On remand from federal court, a state court ordered Rush Prudential HMO, Inc. (Rush) (Defendant) to comply with a state statute that provides for its beneficiary, Debra C. Moran (Plaintiff), a right to independent medical review. Rush (Defendant) continued to deny Plaintiff’s claim and the court of appeals reversed.Â
Synopsis of Rule of Law.
A state HMO statute that provides a right to independent medical review of particular denials of benefits is not preempted by the Employment Retirement Income Security Act of 1974 (ERISA).
Facts.
Debra C. Moran (Plaintiff) is a beneficiary of an employee welfare benefit plan provided by Rush Prudential HMO, Inc. (Rush) (Defendant) and sponsored by her husband’s employer. In 1996, Plaintiff began to experience pain and numbness in her right shoulder. Her primary care physician, Dr. LaMarre, administered conservative treatments without success. In October 1997, Dr. LaMarre recommended that Defendant approve surgery by Dr. Terzis, an unaffiliated specialist who had developed an unconventional treatment for the condition Plaintiff suffered with. Defendant denied the request, in spite of Dr. LaMarre’s assurances that this was the best treatment for Plaintiff. Defendant suggested that Plaintiff have standard surgery performed by a Rush-affiliated doctor. In January 1998, (Plaintiff) made a written demand for an independent medical review of her claim. Defendant did not provide an independent review, and Plaintiff filed a state court action demanding compliance with a state HMO Act providing a right to independent medical review of certain denials of benefits. Defendant removed the claim to federal court, arguing that a cause of action was completely preempted under ERISA. Plaintiff had the surgery by Dr.

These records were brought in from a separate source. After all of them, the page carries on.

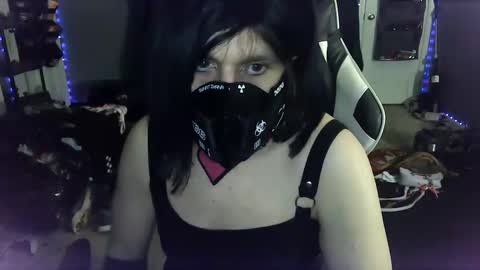 Victoriana online show from 01-14-25, 01:15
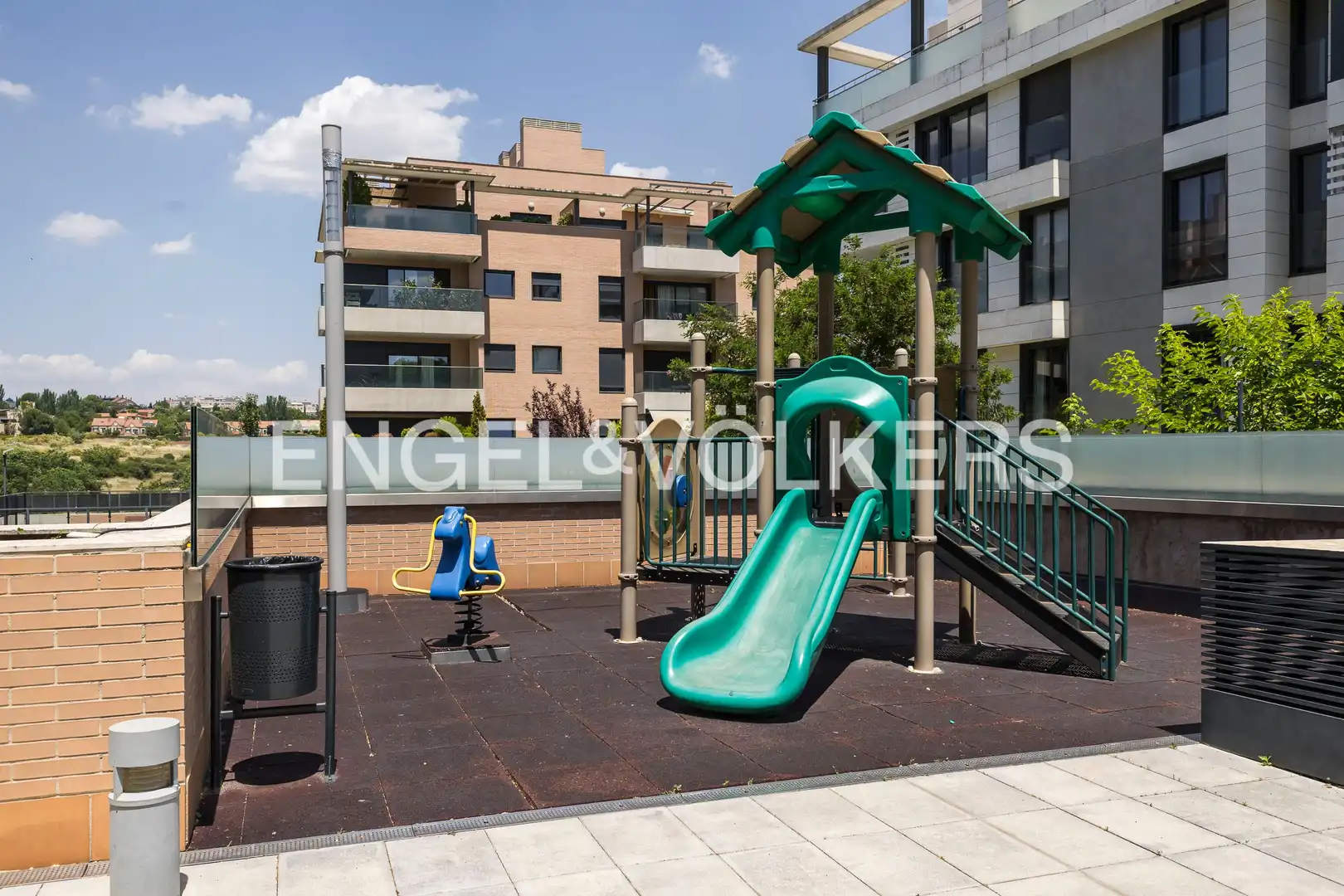 Appartamento con piscina in vendita a Encinar de los Reyes, imagen 47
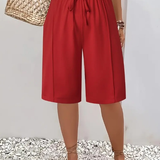 Nevaeh | Knee-Length Shorts with a Drawstring Waist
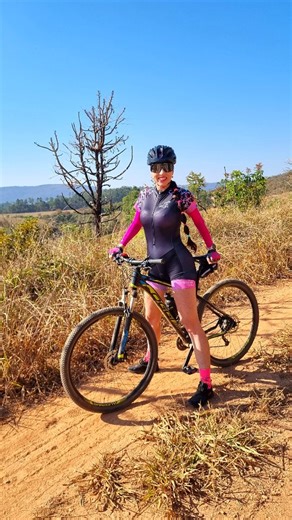 Pyty Kely🌸 on Instagram: "Fanática eu? Fui enfeitiçada!😂 . Imagina!🤪 . 💢🖤 . Sigam @pytykely Usem #pytykely E seja feliz!☺️"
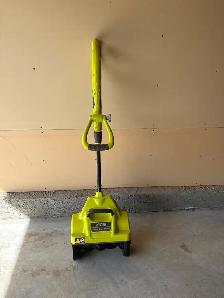 Electric snow shovel for sale in Red Deer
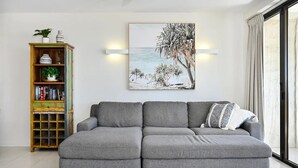 Unclassified image, 5 of 22, button - Alexandra Headland Beach - Stunning Views ZF9 (Sunshine Coast)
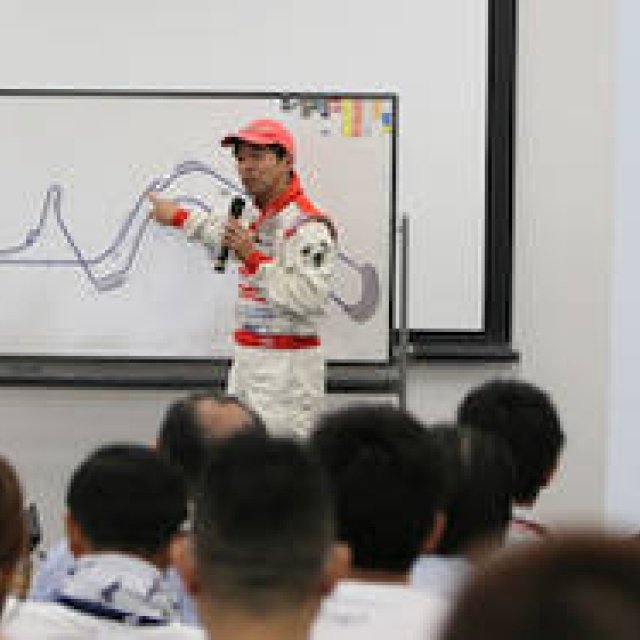 Show Us Your Car: Vol. 7, Yasutaka Hiimai x Abarth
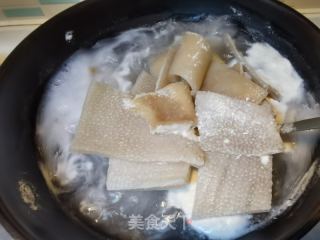 肉皮冻的做法步骤：4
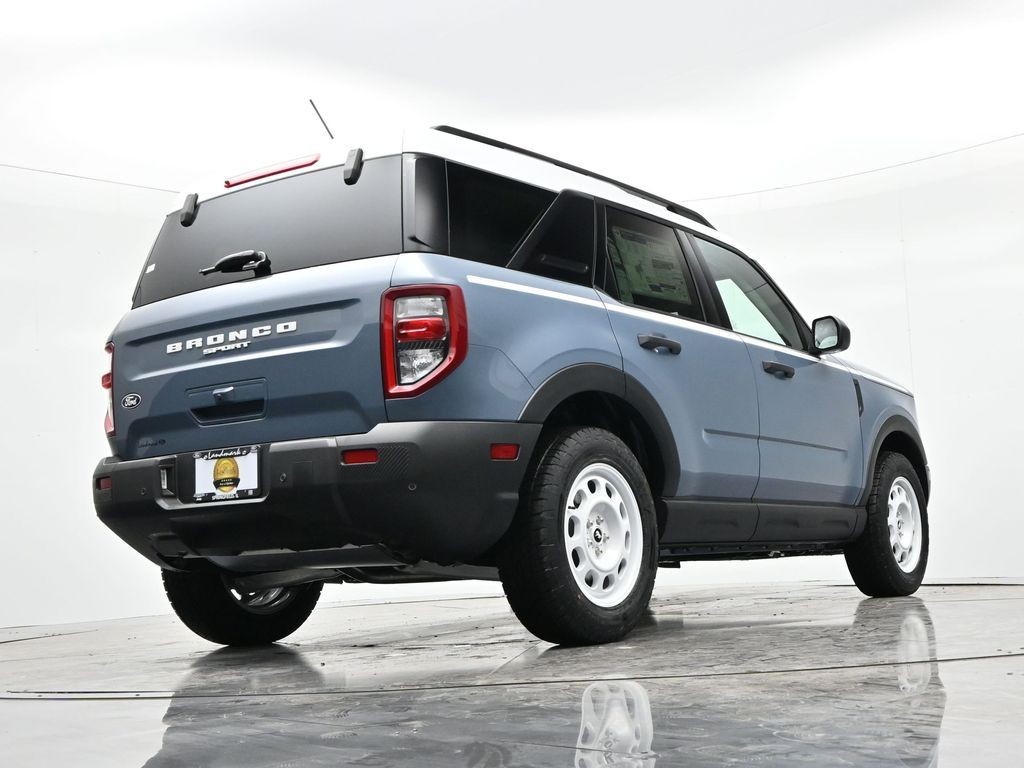 Ford Bronco Sport Vehicle Full-screen Gallery Image 24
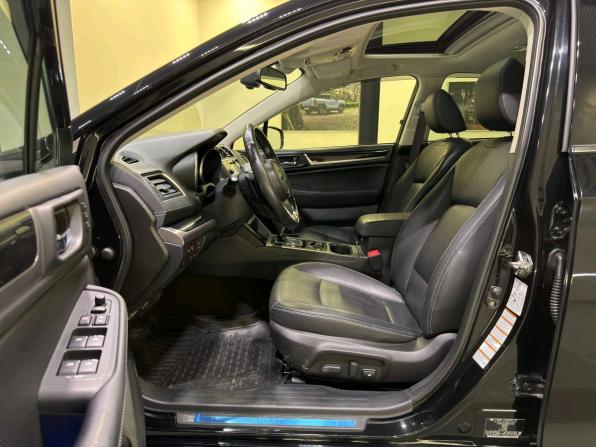 Subaru Legacy VI Рестайлинг с пробегом 2019 года, цена 2 950 000 рублей, 70465 км, седан, Автокод Объявления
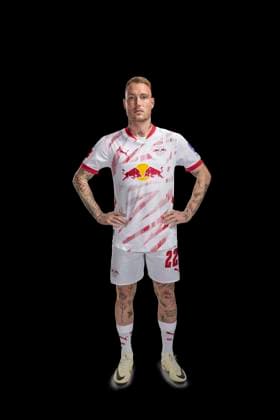 Achtung: Redaktionelle Nutzung honorarfrei - Attention: Free of charge for editorial use - David Raum RB Leipzig Porträttermin Saison 2024 2025, Herren, 1.BL, RB Leipzig, Porträt, Vorstellung, Präsentation, Pressetermin, Fußball, GER, RedBull, Red Bull, RBL; Shooting, Studio, Studioshooting, Freisteller, xptt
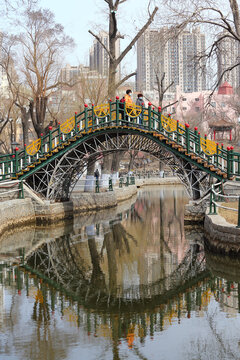 哈尔滨兆麟公园的拱桥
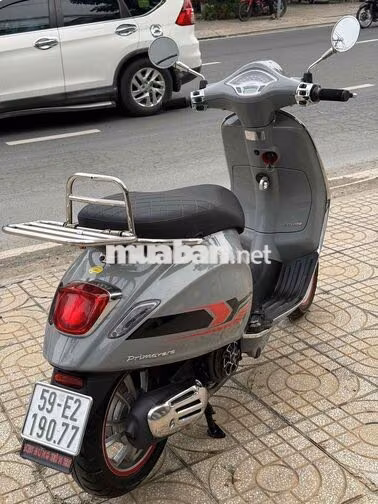 Piaggio Vespa Primavera 2022 Xám xi măng iGet
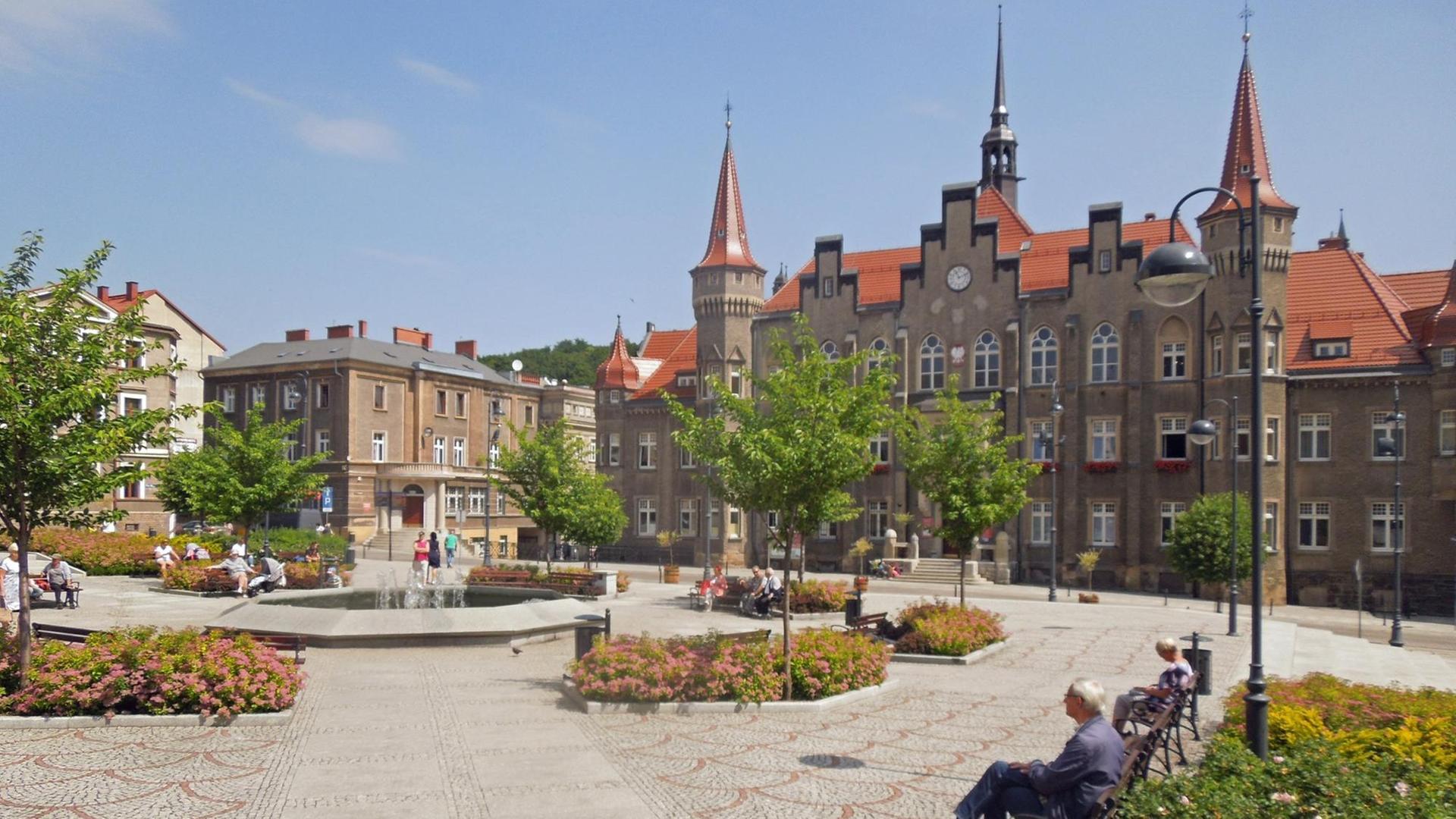Der alte Rathausplatz mit Springbrunnen im polnischen Walbrzych (Waldenburg)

Terzis while her suit was pending, at her own expense, and submitted a claim to Defendant for reimbursement of $94,841.27. Defendant began a new inquiry to determine coverage. The federal court remanded the case to a state court, which enforced the state statute. The doctor chosen for the independent review found the treatment was medically necessary, but Defendant continued to deny Plaintiff’s claim for coverage. The Seventh Circuit Court of Appeals reversed.
Issue.
Is a state HMO statute that provides a right to independent medical review of particular denials of benefits preempted by the Employment Retirement Income Security Act of 1974 (ERISA)?
Held.
(Souter, J.) No. A state HMO statute that provides a right to independent medical review of particular denials of benefits is not preempted by the Employment Retirement Income Security Act of 1974 (ERISA). The ERISA statute preempts state laws related to employee benefit plans. The Plaintiff is a beneficiary of an employee benefit plan. However, the ERISA statute has a savings clause stating that it is not meant to relieve any person from any law of any state which regulates insurance, banking, or securities. Defendant’s argument that HMOs are not insurers does not measure up. HMOs have taken over much of the business that was previously performed by traditional indemnity insurers, and they are almost universally regulated as insurers under state law. In this case, the HMO Act in question is directed toward the insurance industry and is therefore saved from preemption by ERISA.
Dissent.
(Thomas, J.) Section 502, the civil enforcement provision of ERISA, provides the exclusive procedure for benefit claims ERISA oversees. State laws creating more corrective schemes are completely preempted by the broad language of section 514(a) providing that ERISA “Shall supersede any and all State Laws insofar as they … relate to any employee benefit plan.” Today the Court breaks from precedent, and from congressional intent, so that Plaintiff may exercise an additional state statutory remedy provided by section 4-10 of the Illinois HMO Act allowing her benefit claim to be determined by a procedure similar to an arbitration. An independent HMO benefit review provision may sound appealing, but it undermines the ability of the HMO to control the costs of health care, and the ability of employers to provide basic coverage to all of its employees.
Discussion.
As drafted, the ERISA statute leaves much doubt as to its interpretation and countless issues for the courts to determine.